L’image du texte / la lecture du visage Quand j’ai un portrait d’écrivain à faire, je commence par lire des passages de son œuvre jusqu’à ce que l’écriture prenne forme, une forme qui reste extrêmement présente devant mes yeux, quand je sonne à la porte de celui-ci. La surprise est quelquefois très grande quand la porte s’ouvre : les deux formes, celle du visage et ce qui s’en dégage et celle de l’œuvre peuvent ne pas coïncider du tout. Certains écrivains, persuadés qu’il n’y a aucun rapport entre les deux, rechignent à se faire photographier. « Mon visage est dans mon œuvre », disait Michaux ; Julien Gracq refusait le plus possible de se faire photographier. Et pourtant, un certain rapport saisi entre la ligne du nez et celle de la bouche ou un certain dessin de l’œil ne peuvent-ils pas être une porte d’entrée, une grille de lecture pour un monde à découvrir ? Le visage de Benoîte est complexe certes, comme tous les visages, mais lumineux, ouvert et clair ; il ne se cache pas derrière dix mille masques, il vit, il se vit, il s’offre ! « Je n’ai pas le sens du secret, et j’aime la lumière », m’avait-elle répondu spontanément un jour dans un entretien.
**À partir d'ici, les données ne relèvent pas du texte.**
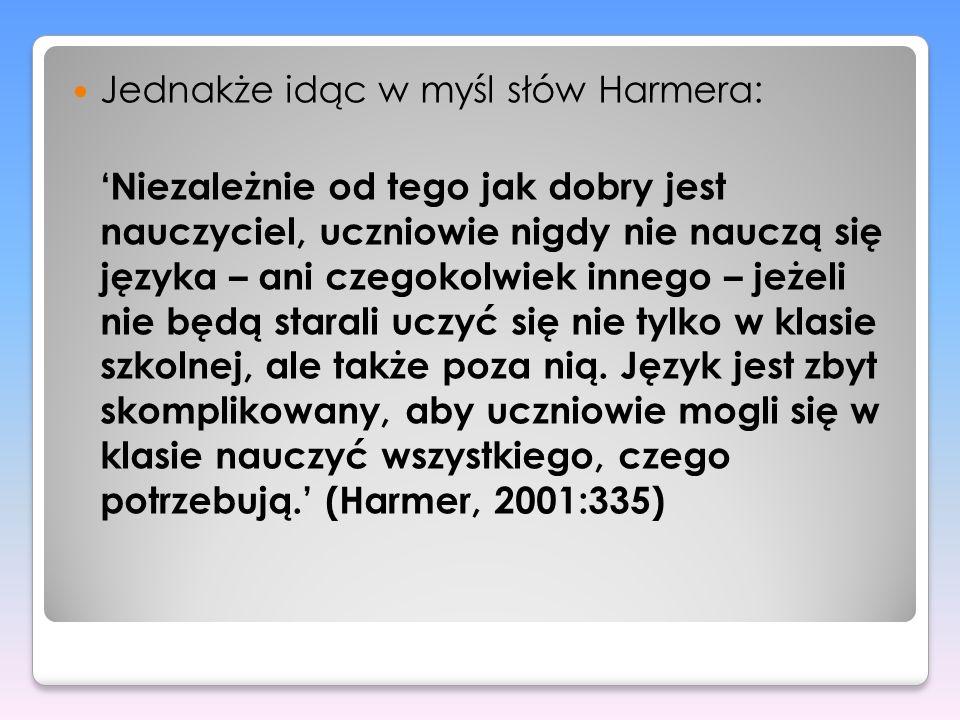 Jednakże idąc w myśl słów Harmera:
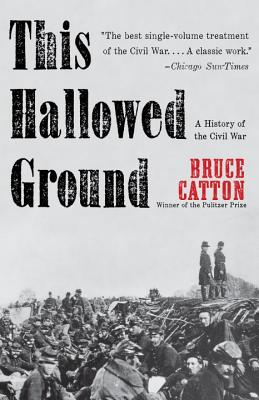 This Hallowed Ground: A History of the Civil War - Catton, Bruce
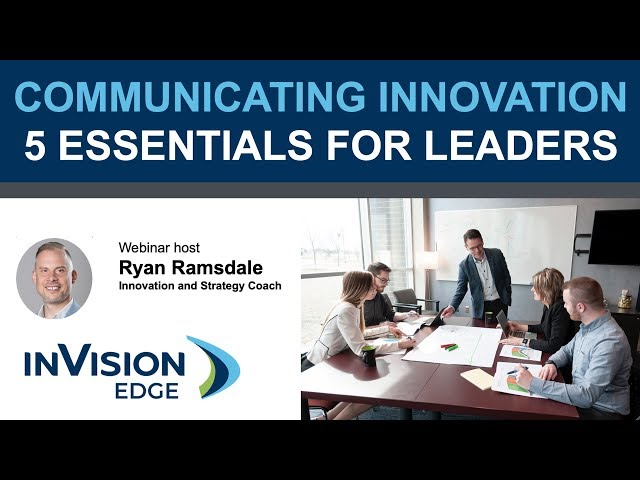 Communicating Innovation - 5 Essentials for Leaders | Webinar | inVision Edge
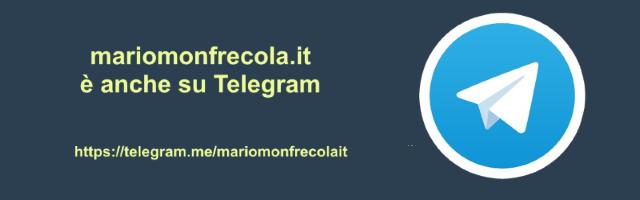 mariomonfrecola.it è anche su Telegram: unisciti al canale!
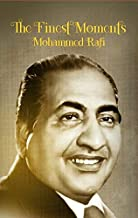 The Finest Moments - Mohammed Rafi (8 GB)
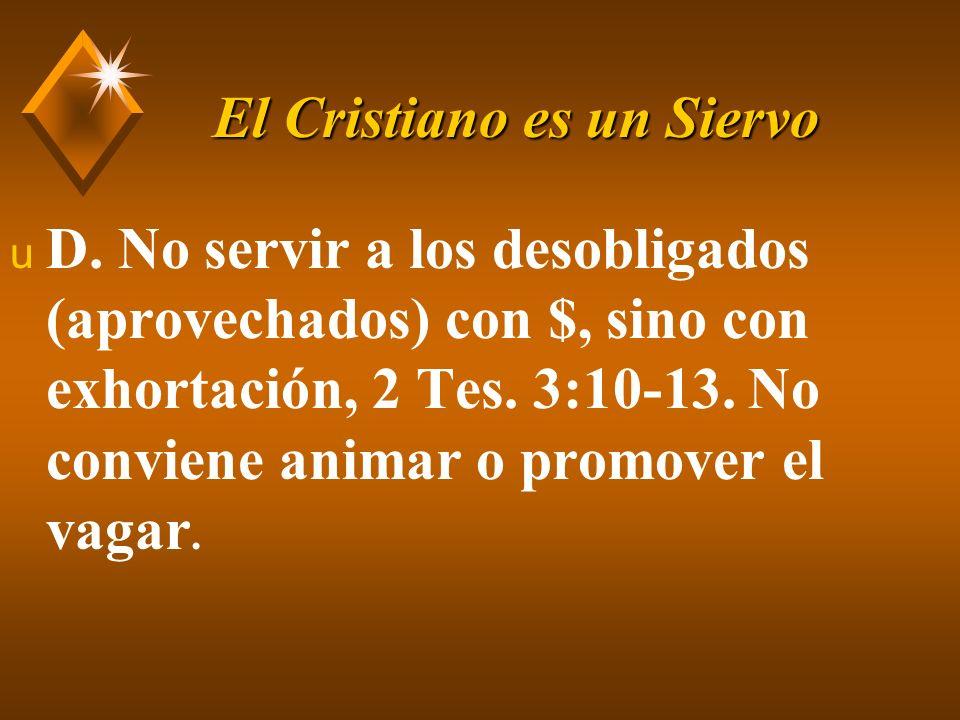 El Cristiano es un Siervo u VII.¿Servir con qué.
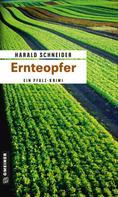 Harald Schneider: Ernteopfer ★★★★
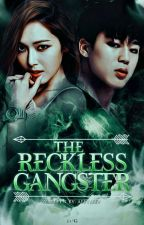 The Reckless Gangster(COMPLETED) by AeeyJeey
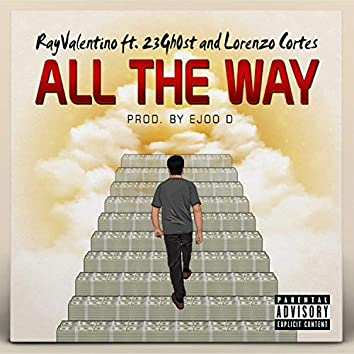 All the Way (feat. 23gh0st & Lorenzo Cortes)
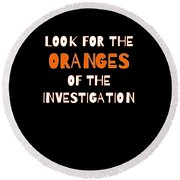Look For The Oranges Of The Investigation Round Beach Towel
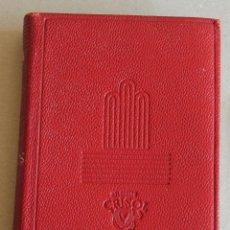 Libros de segunda mano: AGUILAR - COLECCION : CRISOL - Nº 025 - LOS NOVIOS - ALESSANDRO MANZONI. Lote 42903665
Moi aussi j’aime la lumière, toutes les lumières, comme tous les photographes ! Et le portrait est une histoire de rencontre entre différentes lumières, comme l’avait expliqué la poétesse Heather Dohollau au vernissage de l’exposition des 40 portraits d’écrivains en Bretagne au Festival de Lorient : « Dans les photos de visage, quand elles sont réussies, c’est comme si trois lumières étaient là : celle de l’extérieur, celle qui vient du visage et la lumière propre au photographe. Et quelque fois il y a miracle », celui de la rencontre. Le visage est un peu comme une frontière entre le dedans et le dehors. Une frontière qui bouge… On « habite son visage, comme le vent la voile », disait-elle joliment. Elle disait aussi à propos d’une photo de Virginia Woolf par Gisèle Freund qui l’avait marquée, et en reprenant la citation qui l’accompagnait : « car nous avons tous derrière la tête une petite place de la largeur d’un shilling, qui reste invisible ». Et, en regardant ce beau visage, merveilleusement photographié, j’avais l’impression de voir cette « petite place » qu’elle ne pouvait pas voir elle-même. La photo comme autre frontière, entre le visible et l’invisible !

Le rapport parole/image, les deux langages ou « Le portrait au féminin » De mon côté, quand je fais un portrait, je prends d’abord tout un temps pour être dans la conversation avec l’écrivain, ce qui permet de détendre, de délier les tensions et de lier aussi des liens de confiance, de s’approcher et de cheminer ensemble avant le déclic de l’appareil et puis quand tout à coup l’image dans le verre dépoli de l’appareil s’impose, que le moment est venu de la saisir, je n’ai plus de mots, plus envie de parler, c’est désormais un autre cerveau qui fonctionne. Je sais que je dois alors faire vite pour prendre la photo dans la bonne tension, la tension juste, si je ne veux pas que la personne en face se sente lâchement abandonnée dans la chevauchée commencée et se relâche, frustrée ! Avec Benoîte, il n’y a pas eu de ces combats entre image et parole, pas de jeux de cache-cache, pas de rapports de forces mais une conversation au sens premier du mot, de passage de relai de l’une à l’autre qui se fait simplement, naturellement, plaisamment : une prise de vue au féminin, ai-je envie de dire, en souplesse, en échange. Il est à remarquer que les photographes de portraits sont souvent des femmes, Gisèle Freund, Sophie Bassoul et bien d’autres…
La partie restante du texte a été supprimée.